New Genome Assembler Simplifies Viral Sequencing

Jun 1, 2020
Professor Pavel Pevzner

Computer scientists at UC San Diego and Saint Petersburg State University have developed a new approach to genome assembly that will help scientists identify new viruses in complex samples. The technique, called metaviralSPAdes, allows researchers and clinicians to delineate a single viral genome, even when it is mixed with thousands of others viruses and bacteria. The study was recently published in the journal Bioinformatics.

“When a new virus emerges, biologists rush to reconstruct its genome, a prerequisite for future diagnostics and vaccine development,” said Pavel Pevzner, Ronald R. Taylor Professor of Computer Science in the Computer Science and Engineering Department at UC San Diego and senior author on the paper. “The challenge with viral sequencing is that a sample from a patient, like the saliva from the COVID-19 patient used to assemble the first SARS-COV-2 genome, contains genomes from many other viruses. There may also be hundreds, or even thousands, of bacterial genomes. This background noise can make it difficult to identify the viral genomes among them.”
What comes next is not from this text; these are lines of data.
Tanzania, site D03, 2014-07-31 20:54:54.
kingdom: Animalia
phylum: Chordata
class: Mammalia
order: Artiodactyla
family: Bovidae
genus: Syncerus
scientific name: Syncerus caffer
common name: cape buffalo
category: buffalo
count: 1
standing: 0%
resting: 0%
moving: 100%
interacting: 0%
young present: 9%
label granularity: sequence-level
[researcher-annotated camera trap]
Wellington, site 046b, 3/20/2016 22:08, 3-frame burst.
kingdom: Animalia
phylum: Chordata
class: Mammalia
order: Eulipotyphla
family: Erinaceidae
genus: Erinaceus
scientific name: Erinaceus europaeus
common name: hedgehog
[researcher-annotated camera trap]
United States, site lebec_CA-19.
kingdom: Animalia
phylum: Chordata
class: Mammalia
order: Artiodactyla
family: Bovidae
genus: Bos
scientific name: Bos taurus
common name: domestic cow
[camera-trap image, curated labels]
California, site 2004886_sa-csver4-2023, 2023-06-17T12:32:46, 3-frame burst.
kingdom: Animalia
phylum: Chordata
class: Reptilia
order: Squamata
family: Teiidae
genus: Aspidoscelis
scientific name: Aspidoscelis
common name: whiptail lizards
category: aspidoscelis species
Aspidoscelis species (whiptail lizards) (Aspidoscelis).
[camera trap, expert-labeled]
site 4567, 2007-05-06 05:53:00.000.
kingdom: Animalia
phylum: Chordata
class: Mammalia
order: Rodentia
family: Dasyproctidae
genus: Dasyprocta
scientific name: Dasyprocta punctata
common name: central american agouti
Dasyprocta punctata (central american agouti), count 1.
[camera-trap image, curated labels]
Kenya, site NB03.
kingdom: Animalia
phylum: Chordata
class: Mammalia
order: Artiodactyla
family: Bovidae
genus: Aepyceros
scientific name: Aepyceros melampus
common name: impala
When genomic sequencers “read” a genome, it’s not a linear process, like reading a book. Instead, these instruments break them up into small parts, read each snippet separately and assemble a functional genome. However, patient samples can contain many viruses and bacteria. Metagenome (multiple genome) assemblies can include snippets from all of them, muddying the results. 

“Imagine buying a bunch of puzzles, mixing the pieces together and trying to assemble them all,” said Pavel Pevzner, “That’s the problem scientists face when trying to decode a new viral genome after taking a sample from a patient that got sick with a previously unknown disease.”

The challenge for bioinformaticians is to ensure the final genomic assembly includes the unknown virus they’re trying to identify, making sure this sequence is not lost among the other genomes. This can be particularly challenging when sequencing a new pathogen, like the novel coronavirus, without a reference genome.

The new algorithm excels at metavirome assembly: identifying viral snippets hidden among much longer bacterial sequences and stitching them together into a complete genome. Once that step is complete, scientists can more accurately identify the pathogen.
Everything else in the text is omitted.